Вдруг огоньки поплыли к ней. Замерли у самого лица. Шершавый горячий язык лизнул ее губы.
Карина отстранилась и прошептала в его ищущие губы:
— За что ты убил его, Глеб?
Горячие влажные губы скользнули по ее щеке к уху. Обожги дыханием.
— Он хотел построить мир с Богом-машиной в центре и компьютером вместо Древа Добра и Зла.
— Только и всего?!
— Разве не достаточно? Посмотри вокруг. Страшно? Но это и есть мой мир. И он прекрасен. Он был всегда и пребудет вовеки. А ваш наскоро сварганенный из плохо подогнанных железок скоро рухнет под собственной тяжестью. И останется только мой мир!
— Нет!!
— Спроси у Седого Орла, он знает!
Карина отшатнулась.
Глеб сидел неподвижно на своем месте. Ноздри хищно вывернуты, глаза уставлены на круг света, в котором, раскачиваясь в такт мелодии, пел свою песню Шаман по прозвищу Седой Орел.
Шаман водил головой из стороны в сторону, седые пряди бились по щекам. Он обшаривал взглядом ночь своего сна, пытаясь найти среди мельтешащих теней и духов того единственного, ради кого он пустился в путешествие в Нижний мир.
Седой Орел замер. В кромешной темени сна он увидел два янтарных огонька. Зверь смотрел ему в глаза.
И тогда Шаман, сломав ритм, через горло потянул длинную мелодию.
В ней было все, что существует в мире и что останется в нем, когда уйдет последний человек. Сухие губы старика вплетали в мелодию вязь страшных слов на давно умершем языке. Люди успели его забыть. Но Зверь должен был помнить. Это от него первые айдахо услышали эти звуки. Страшные в своей первозданной силе, безошибочно разящие, как стрелы, посланные умелой рукой.

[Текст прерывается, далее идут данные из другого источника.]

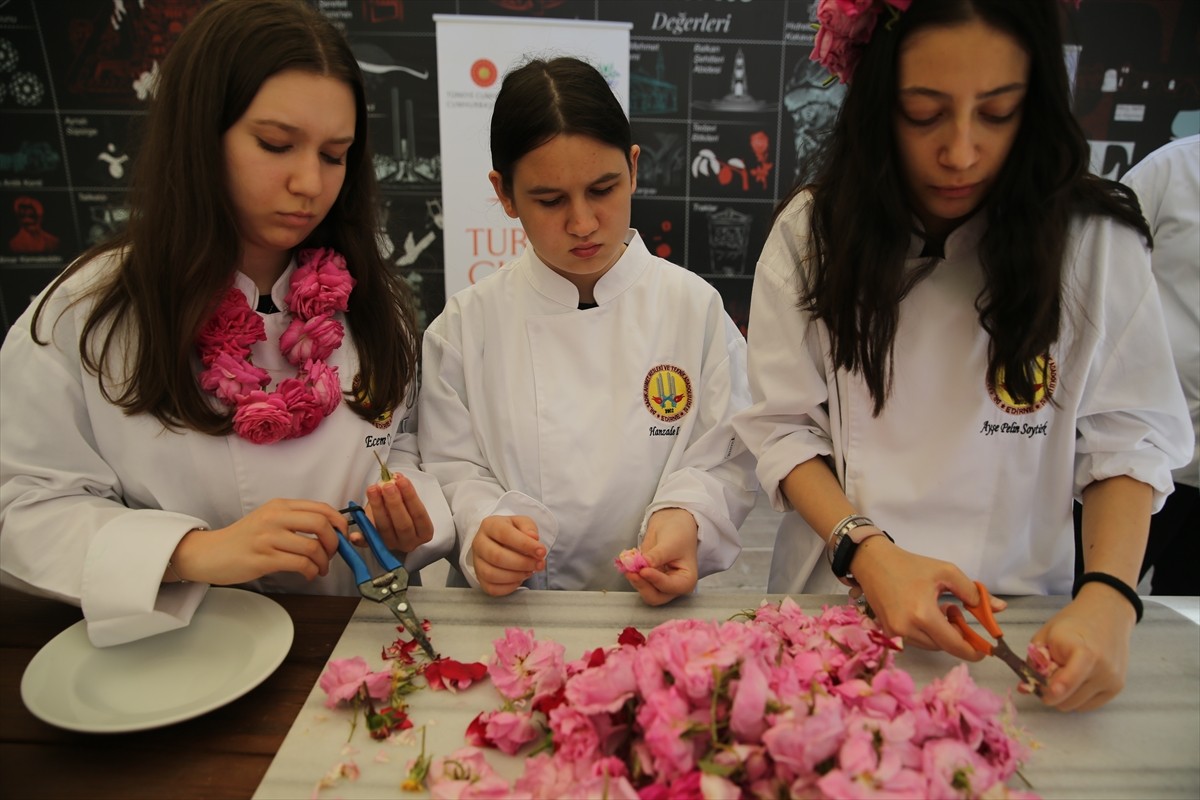 "Türk Mutfağı Haftası" etkinlikleri kapsamında şef adayı öğrenciler, topladıkları Edirne...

И Зверь услышал. Скованный заклинанием, он выдал себя, выпрыгнув на свет.
Глеб неожиданно вскочил. Разбросал руки, как птица крылья на ветру. Страшно оскалился. И исторг наружу жуткий, рвущий внутренности вой.
Голос Шамана оборвался. А вой Зверя еще долго сотрясал стены.
Они выдержали. А люди нет.
Зал взорвался разноголосицей визгов, вскриков и подвываний.
Через секунду обезумевшая толпа билась в истерике, отбивая кулаки о столы, топая ногами и зверски вращая зрачками страшно расширенных глаз.
В вакханалии, захватившей всех без остатка, никто не заметил, что со сцены пропал седой старик.
Машина стояла в переулке, откуда хорошо просматривался вход в клуб.
Владислав погладил ладонью ершик седых волос.
— Кстати, Наташа, все хочу спросить. Как ты свои висюльки моешь?
Наташа, с ногами забравшаяся на заднее сиденье, встряхнула головой. Тугие дрэды щелкнули по кожи куртки.
— Как и все. Шампунем.
— И не мешают?
— Привыкла. Надоест — срежу. — Она вздохнула. — Может, я пойду прогуляюсь.